Information:
—————

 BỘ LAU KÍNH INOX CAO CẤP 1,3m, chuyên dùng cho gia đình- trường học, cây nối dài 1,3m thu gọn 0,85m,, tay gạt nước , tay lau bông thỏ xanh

—————

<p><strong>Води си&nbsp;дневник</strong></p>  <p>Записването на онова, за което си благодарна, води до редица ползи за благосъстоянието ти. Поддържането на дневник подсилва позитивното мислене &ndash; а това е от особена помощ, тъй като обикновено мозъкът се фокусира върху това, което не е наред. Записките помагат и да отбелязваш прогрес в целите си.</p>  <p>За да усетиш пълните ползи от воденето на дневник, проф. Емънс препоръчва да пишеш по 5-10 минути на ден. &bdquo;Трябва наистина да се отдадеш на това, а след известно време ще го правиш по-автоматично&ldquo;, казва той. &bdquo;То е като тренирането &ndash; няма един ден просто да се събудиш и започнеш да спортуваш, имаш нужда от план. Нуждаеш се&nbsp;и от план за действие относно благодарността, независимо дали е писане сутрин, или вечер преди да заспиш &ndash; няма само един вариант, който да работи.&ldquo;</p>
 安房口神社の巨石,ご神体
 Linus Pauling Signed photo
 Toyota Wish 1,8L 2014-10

—————

Required work: Take the line above containing "който да работи.&ldquo;</p>", the line containing "Toyota Wish 1,8L 2014-10", and all lines in between, and copy them exactly without anything else.

Problem solution:
<p><strong>Води си&nbsp;дневник</strong></p>  <p>Записването на онова, за което си благодарна, води до редица ползи за благосъстоянието ти. Поддържането на дневник подсилва позитивното мислене &ndash; а това е от особена помощ, тъй като обикновено мозъкът се фокусира върху това, което не е наред. Записките помагат и да отбелязваш прогрес в целите си.</p>  <p>За да усетиш пълните ползи от воденето на дневник, проф. Емънс препоръчва да пишеш по 5-10 минути на ден. &bdquo;Трябва наистина да се отдадеш на това, а след известно време ще го правиш по-автоматично&ldquo;, казва той. &bdquo;То е като тренирането &ndash; няма един ден просто да се събудиш и започнеш да спортуваш, имаш нужда от план. Нуждаеш се&nbsp;и от план за действие относно благодарността, независимо дали е писане сутрин, или вечер преди да заспиш &ndash; няма само един вариант, който да работи.&ldquo;</p>
 安房口神社の巨石,ご神体
 Linus Pauling Signed photo
 Toyota Wish 1,8L 2014-10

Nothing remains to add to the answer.